Galileo was able to determine the value of gravitational acceleration, which regulated the movement of bodies falling towards the center of the earth, by studying the fall of the furthest spheres along inclined planes, the acceleration of gravity and the the conservation of energy. From the motion of the spheres, some simple measurements were exposed for the different angles to obtain a value, a little lower than the current one, known as 9.80665 m/s2, which due to systematic errors due to attrition, cannot be completely removed.

For this reason, the theory of heliocentrism meant questioning the biblical texts; the consequences were not only theological, but also metaphysical and ontological consequences, which produced various scientific reactions.

Galileo clarifies that the mountains of the Moon are similar to those of the Earth and that the spots on the solar surface contradicted the theory of perfection of the stars above the Moon.
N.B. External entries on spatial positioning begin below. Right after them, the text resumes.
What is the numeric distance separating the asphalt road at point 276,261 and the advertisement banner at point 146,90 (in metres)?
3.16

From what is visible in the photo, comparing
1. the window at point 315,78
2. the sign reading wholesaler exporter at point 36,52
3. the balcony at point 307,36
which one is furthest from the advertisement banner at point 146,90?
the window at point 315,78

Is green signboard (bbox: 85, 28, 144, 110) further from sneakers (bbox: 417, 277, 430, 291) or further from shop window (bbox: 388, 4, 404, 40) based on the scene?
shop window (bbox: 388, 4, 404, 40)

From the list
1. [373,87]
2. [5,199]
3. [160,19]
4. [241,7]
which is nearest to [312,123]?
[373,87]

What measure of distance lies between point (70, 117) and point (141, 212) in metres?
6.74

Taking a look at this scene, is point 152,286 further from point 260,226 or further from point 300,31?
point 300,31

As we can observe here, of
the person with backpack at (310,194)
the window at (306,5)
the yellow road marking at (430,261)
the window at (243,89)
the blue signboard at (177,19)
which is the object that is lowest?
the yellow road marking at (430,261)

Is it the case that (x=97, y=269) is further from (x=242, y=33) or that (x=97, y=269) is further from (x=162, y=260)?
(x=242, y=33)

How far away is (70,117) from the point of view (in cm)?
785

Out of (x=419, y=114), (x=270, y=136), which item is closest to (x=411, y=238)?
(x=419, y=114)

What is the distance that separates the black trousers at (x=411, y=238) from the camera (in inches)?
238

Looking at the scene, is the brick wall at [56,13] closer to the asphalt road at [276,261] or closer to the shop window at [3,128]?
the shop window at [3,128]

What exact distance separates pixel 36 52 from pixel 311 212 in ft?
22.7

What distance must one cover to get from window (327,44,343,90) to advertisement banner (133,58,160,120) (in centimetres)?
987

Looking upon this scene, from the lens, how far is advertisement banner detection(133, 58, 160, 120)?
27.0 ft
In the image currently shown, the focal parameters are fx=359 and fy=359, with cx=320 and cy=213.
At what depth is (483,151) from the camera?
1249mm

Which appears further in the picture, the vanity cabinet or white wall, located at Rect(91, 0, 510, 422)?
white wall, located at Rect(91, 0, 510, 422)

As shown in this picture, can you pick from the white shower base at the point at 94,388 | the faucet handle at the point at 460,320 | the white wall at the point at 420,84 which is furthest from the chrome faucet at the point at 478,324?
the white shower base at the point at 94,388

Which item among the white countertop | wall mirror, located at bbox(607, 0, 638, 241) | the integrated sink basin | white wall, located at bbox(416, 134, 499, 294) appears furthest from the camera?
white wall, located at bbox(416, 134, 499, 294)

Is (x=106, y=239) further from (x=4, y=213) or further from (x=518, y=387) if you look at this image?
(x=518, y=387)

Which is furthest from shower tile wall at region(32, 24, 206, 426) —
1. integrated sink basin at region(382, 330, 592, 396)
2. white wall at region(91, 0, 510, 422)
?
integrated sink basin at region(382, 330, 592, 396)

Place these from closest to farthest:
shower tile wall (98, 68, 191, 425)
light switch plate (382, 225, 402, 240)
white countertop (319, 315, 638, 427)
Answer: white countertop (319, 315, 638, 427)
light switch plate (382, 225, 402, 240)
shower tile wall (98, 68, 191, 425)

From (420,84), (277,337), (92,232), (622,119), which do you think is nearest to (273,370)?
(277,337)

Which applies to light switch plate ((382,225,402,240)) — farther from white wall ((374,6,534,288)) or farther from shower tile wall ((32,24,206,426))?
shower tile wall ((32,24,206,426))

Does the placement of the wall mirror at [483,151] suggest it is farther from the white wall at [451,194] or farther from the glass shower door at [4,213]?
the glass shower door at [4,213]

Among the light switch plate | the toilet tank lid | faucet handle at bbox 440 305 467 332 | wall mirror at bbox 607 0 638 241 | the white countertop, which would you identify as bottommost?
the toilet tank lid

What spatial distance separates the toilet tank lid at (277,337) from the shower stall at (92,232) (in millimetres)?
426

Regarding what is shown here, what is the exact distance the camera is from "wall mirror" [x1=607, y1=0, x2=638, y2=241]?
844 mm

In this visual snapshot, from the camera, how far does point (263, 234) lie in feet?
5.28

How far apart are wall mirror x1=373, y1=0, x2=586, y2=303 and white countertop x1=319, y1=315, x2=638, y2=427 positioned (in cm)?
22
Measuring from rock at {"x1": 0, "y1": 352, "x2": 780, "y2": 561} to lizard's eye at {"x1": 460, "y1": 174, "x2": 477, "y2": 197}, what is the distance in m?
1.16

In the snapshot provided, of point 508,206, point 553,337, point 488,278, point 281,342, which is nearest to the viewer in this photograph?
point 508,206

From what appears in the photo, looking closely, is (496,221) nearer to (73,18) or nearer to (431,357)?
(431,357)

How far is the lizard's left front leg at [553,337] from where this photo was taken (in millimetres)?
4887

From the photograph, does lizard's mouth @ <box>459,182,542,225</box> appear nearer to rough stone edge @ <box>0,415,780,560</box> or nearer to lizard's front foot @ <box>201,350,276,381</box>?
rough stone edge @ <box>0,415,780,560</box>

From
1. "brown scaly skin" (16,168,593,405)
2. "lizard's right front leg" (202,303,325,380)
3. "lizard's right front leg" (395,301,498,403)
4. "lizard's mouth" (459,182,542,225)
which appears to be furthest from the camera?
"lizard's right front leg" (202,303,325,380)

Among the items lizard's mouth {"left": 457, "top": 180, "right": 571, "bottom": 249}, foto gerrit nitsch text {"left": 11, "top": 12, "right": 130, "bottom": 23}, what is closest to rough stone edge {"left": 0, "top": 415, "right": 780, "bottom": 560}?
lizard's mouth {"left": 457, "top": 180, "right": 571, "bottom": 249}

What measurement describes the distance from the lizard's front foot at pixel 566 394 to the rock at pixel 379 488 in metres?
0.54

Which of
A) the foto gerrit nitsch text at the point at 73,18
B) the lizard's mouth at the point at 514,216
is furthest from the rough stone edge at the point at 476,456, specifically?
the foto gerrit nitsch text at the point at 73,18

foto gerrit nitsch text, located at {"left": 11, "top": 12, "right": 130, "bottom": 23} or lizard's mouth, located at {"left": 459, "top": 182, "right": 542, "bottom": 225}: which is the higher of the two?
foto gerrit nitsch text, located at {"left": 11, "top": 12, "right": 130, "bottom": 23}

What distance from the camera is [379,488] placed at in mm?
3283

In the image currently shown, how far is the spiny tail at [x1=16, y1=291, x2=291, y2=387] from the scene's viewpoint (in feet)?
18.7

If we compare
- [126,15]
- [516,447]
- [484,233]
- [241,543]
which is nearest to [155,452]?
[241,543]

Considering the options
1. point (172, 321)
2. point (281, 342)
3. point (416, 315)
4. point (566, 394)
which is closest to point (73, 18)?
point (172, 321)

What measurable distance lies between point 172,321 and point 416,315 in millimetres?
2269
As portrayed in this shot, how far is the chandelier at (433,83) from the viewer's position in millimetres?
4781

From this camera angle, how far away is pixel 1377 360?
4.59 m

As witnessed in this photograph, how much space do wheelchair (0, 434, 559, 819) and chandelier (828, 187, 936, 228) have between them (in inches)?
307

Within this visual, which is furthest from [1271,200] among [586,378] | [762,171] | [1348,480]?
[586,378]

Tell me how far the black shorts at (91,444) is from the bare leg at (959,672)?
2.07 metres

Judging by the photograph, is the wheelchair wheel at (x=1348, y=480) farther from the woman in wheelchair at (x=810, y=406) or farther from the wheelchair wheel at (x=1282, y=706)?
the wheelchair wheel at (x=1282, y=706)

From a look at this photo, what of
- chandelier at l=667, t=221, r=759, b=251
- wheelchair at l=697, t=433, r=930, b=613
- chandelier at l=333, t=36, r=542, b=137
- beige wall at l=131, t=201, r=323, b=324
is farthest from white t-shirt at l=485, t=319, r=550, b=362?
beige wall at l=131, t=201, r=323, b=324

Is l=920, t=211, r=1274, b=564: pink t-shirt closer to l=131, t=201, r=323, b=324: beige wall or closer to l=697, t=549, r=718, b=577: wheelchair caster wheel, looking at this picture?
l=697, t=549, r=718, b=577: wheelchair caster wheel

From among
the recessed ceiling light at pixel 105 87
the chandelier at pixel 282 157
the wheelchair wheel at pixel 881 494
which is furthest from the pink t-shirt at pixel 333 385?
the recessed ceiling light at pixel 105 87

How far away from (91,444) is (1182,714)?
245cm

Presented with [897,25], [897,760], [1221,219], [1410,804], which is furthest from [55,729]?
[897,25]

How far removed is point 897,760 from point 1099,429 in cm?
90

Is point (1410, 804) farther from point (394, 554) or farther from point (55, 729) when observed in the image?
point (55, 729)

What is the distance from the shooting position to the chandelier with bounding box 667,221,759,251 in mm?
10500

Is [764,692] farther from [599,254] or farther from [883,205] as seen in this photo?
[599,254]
Jupiter is surrounded by four satellites that revolve around it in a similar way to what happens to the Moon. To go further, the planet of Venus already declared that it had phases, the ones we know today.

Before building his telescope, Galileo begins to prove his ideas about the center of gravity. In 1586 he reconstructs an Archimedean hydrostatic balance. His projects and ideas about the studies on the oscillations of the heavy pendulum come to light as his new invention, the heart rate monitor, which allows to measure the pulse and on a time scale allows to know its value. He becomes interested in falling bodies and starts working in a studio.

As a university professor at the University of Padua, he continues to show his admiration for Copernicus and passes on his teachings; they grant him the title of professor of Duke Cosme II de Médicis. In 1592 he was appointed professor of mathematics at the University of Padua and built his first gas thermometer.

Thanks to the offer of the University of Florence, Galileo is invited to observe the Tower of Pisa, since it was leaning more and more. His studies on the Tower lead him to clarify these following points:

a) From the top floor of the Tower of Pisa, every object dropped to the ground, from that height, took the same time (in time) as in proportion (weight) to reach the bottom.

b) That its trajectory was always constant, the same, vertical. This contradicted what Aristotle defended many centuries ago. = Theory of Gravity.

Because of these conclusions, Galileo was removed from the university and even sued by some student at the time.

In 1606 he builds his first thermostat, the first of his kind in the history of science. He wants to know and objectively compare the levels of heat and cold. He will begin to study the power and structure of magnets.

Three years later, and after learning that a Dutchman had created a telescope, he set about creating his own. The crystals he uses magnify the Dutch six times and give him another perspective that helps discover more of the Milky Way.

Shortly after the first telescope, Galileo decides to create another one, even better, and increases it with objectives that reach 8 or 9 times more than the first; he will present it to the Senate of Venice.

In 1610 he already had more than 30 telescopes, but none of them satisfied him completely. He also creates the first microscope. In 1611 he enters the Academia dei Lincei, the first scientific society of the time.

In 1615 he is denounced by the Inquisition. He had to appear before the Court on more than one occasion to defend his opinions and studies and on occasion he retracted it.

In 1638 he became blind, but he will continue working, at that time he decides to move to live in his house near the sea of ​​San Giorgio and his disciples accompany him.

He died at his house in San Giorgio (Arcetri-Tuscany) on January 8, 1642; his body was buried in the church of Santa Croce. His tomb was created to house his remains, almost a hundred years later, as it dates from the date of March 13, 1736.